__TASK GOAL__:
Extend the blog post about writing spots in Boston cafés, picking up right after its final sentence.

__READING TEXT__:
- - - - - - -

Greetings from the great midwest, where I am officially the guest scholar on a bustling college campus, with an office and a dorm room and a classroom and students and a paycheck and everything!



One of the up-sides to a residential gig like this is that I can block out a lot of writing time, and I am taking decided advantage of that, with themed playacting and sprints and new coffeehouses and libraries and other writing venues.

But first, let me tell you about some of the back-home writing venues….

What did I do this autumn, besides consume cider doughnuts and NaNo the fuck outa shit? Yes, the Quest for a Local Writing Spot Cafe continued. I lugged books, untangled computer cords, sipped mochas and teas and hot chocolates, and continued to see what Boston has to offer us caffinated, writerly folks. Time for…

Second round

Caffe Nero, multiple locations

Yes, it was pure UK-homesickness that brought me here. Admittedly, when I was actually IN England, I wasn’t too fond of Caffe Nero. While they will always hold a sentimental spot in my heart as the site where, in 2009, I finished my first novel in many years sitting at one on a trip to London, generally I didn’t care for their drinks, and they were usually always cluttery, crowded, and chaotic. But the familiar blues and browns of the facade drew me in to the Congress St. location one afternoon, and I was pleased to see that the food offerings were fresh-looking, the bathroom was clean, and the tables were spacious. I settled in with a tea for a pleasant afternoon.

A few weeks later, I found myself at the one in Washington Square, and, while it was a little more crowded, this one actually boasted a crackling fireplace. What a cozy place to hang out and write!

Admittedly, their drinks still aren’t my favorite, but the US version is much better than the UK ones, so that’s something. People are friendly, and the prices aren’t insane. And yes, much like my slightly-guilty trips to Wagamama’s for steamed buns, when I am feeling particularly blue missing the UK, it is wonderful to be embraced by its familiarity. Boston’s Caffe Nero locations stay on the list, for sure!

- - - - - - -

__ENTRIES SUPPLIED__:
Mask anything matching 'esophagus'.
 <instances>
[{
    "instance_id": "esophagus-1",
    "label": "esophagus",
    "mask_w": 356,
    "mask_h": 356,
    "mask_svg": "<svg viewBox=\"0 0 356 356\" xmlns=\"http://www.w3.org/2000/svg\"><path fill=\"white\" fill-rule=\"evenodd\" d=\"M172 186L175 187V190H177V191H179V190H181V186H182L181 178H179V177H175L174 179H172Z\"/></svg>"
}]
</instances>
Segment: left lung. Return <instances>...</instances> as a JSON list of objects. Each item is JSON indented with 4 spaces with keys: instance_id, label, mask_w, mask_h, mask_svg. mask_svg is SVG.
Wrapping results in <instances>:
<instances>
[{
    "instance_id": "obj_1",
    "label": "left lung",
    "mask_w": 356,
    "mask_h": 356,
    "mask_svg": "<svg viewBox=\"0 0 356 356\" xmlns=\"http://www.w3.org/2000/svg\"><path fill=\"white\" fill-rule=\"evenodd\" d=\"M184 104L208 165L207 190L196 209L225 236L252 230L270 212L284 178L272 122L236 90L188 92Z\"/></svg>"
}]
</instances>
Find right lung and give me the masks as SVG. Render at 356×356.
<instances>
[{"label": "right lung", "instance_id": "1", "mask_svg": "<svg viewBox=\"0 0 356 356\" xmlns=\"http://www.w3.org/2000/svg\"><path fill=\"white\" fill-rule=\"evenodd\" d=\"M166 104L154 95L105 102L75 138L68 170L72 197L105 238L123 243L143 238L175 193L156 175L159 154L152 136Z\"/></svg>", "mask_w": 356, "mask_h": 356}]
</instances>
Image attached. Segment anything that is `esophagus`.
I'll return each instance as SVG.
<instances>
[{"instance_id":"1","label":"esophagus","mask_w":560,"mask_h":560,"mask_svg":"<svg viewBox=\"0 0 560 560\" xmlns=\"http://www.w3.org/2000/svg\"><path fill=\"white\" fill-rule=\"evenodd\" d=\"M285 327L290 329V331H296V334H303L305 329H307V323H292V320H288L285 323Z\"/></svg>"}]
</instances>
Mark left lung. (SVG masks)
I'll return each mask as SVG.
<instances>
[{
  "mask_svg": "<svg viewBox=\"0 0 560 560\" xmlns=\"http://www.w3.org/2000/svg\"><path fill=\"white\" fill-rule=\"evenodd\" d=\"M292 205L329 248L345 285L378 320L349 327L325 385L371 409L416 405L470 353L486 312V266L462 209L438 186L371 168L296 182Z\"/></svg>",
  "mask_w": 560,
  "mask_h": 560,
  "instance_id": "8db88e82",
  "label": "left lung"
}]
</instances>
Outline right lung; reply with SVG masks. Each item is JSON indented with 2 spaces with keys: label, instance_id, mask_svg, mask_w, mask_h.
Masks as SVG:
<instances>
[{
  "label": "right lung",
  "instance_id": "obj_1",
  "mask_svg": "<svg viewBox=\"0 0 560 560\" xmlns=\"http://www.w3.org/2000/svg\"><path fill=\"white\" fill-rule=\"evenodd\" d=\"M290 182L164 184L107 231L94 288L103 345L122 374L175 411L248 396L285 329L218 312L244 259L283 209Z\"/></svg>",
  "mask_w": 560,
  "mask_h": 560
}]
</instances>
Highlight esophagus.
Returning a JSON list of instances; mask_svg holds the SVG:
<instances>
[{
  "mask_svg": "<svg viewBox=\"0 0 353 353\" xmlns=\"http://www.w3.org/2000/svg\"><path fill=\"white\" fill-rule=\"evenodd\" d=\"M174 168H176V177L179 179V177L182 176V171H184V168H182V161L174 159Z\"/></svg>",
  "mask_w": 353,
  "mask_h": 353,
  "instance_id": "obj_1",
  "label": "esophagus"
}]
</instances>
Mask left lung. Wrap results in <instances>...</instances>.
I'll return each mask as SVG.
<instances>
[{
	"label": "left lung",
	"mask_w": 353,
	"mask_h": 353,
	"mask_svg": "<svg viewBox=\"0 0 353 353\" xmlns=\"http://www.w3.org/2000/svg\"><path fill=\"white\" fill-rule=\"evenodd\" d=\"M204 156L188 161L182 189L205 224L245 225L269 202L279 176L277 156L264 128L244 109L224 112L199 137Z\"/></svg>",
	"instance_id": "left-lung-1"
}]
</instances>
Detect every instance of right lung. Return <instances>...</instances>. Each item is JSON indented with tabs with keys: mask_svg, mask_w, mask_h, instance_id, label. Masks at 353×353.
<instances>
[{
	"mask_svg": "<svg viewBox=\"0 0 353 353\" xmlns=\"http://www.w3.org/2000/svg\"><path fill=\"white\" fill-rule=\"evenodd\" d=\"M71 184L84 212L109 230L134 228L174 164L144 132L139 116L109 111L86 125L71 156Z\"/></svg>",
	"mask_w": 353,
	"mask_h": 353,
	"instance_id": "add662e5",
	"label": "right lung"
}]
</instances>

- - - - - - -

__EXERCISE RESPONSE__:
Trident Cafe*, 338 Newbury St, Boston

If ever there was THE spot in Boston for writers, this place is it. It is, indeed, one of the best bookstores I’ve been to, and there is a big, often crowded cafe downstairs. However, recently, I discovered that there is another cafe/restaurant space upstairs, and sometimes even when the obvious one is filled to overflowing with people brunching, the upstairs one is a little less insane.

Much as I like Trident Books, I am routinely… well, underwhelmed by the food and drink offerings. It’s not so expensive that you feel like you’re getting completely ripped off or anything, but it’s pretty fair-to-middling for the prices. And most hours, it feels more like a restaurant with high table turnover than a place where you should camp out with your laptop… although in lulls, there’s definitely that going on.

But I cannot say this enough: the people there are AWESOME. It’s filled with writers and students and bibliophiles, and there is always someone who can recommend stuff or will talk excitedly with you about a book or author… a few of whom actually work/shop there regularly. (I fully admit I enjoy going there and making sure friends’ books are stocked AND faced out, and am extra gleeful when I see them in featured spots!)

So I guess for me, this is more a spot to shop than to settle in and write for hours and hours.

*Note: they had a fire at the end of Feb., and are temporarily closed, but will be opened again soon.


Explorateur, 186 Tremont St, Boston

One morning, when my husband got to work, he texted me “I think I’ve found a writing spot you’ll like,” so, a few days later, I made it a point to check out the spot he’d stopped at on the way to work, and see for myself.



The location is perfect: At the corner of the Common with lovely views, nestled next to Emerson College, this cafe is a new-ish spot in an old Masonic lodge… complete with a library and relics and stuff, including, supposedly, a lock of George Washington’s hair! (And I’m particularly pleased that there are links to the Alcotts and Bronson Alcott’s Temple School just down the block.) There’s a T stop right across the way, so even in the worst weather, it’s just a quick dash across the street to get there

But that was just the beginning of my love for Explorateur. The inside is stunning (see: Masonic lodge), with both big, common tables (with lights and plugs) and smaller ones scattered around. There’s a dedicated restaurant area if you want a meal at a grown-up table. It has a very student-y vibe, which makes me comfortable. The servers and baristas are super nice, the hot drinks delish, and the baked goods superlative. And that long table in the middle has a lot of outlets, and the wireless is reliable.

The kitchen shuts down between lunch and dinner, but the up side is sometimes they’ll let you sit at the empty tables to work if it’s crowded in the cafe area.

After just two trips, me and my local pals from school decided that yeah, this is the spot! Writing group now has an official meeting place. Yay!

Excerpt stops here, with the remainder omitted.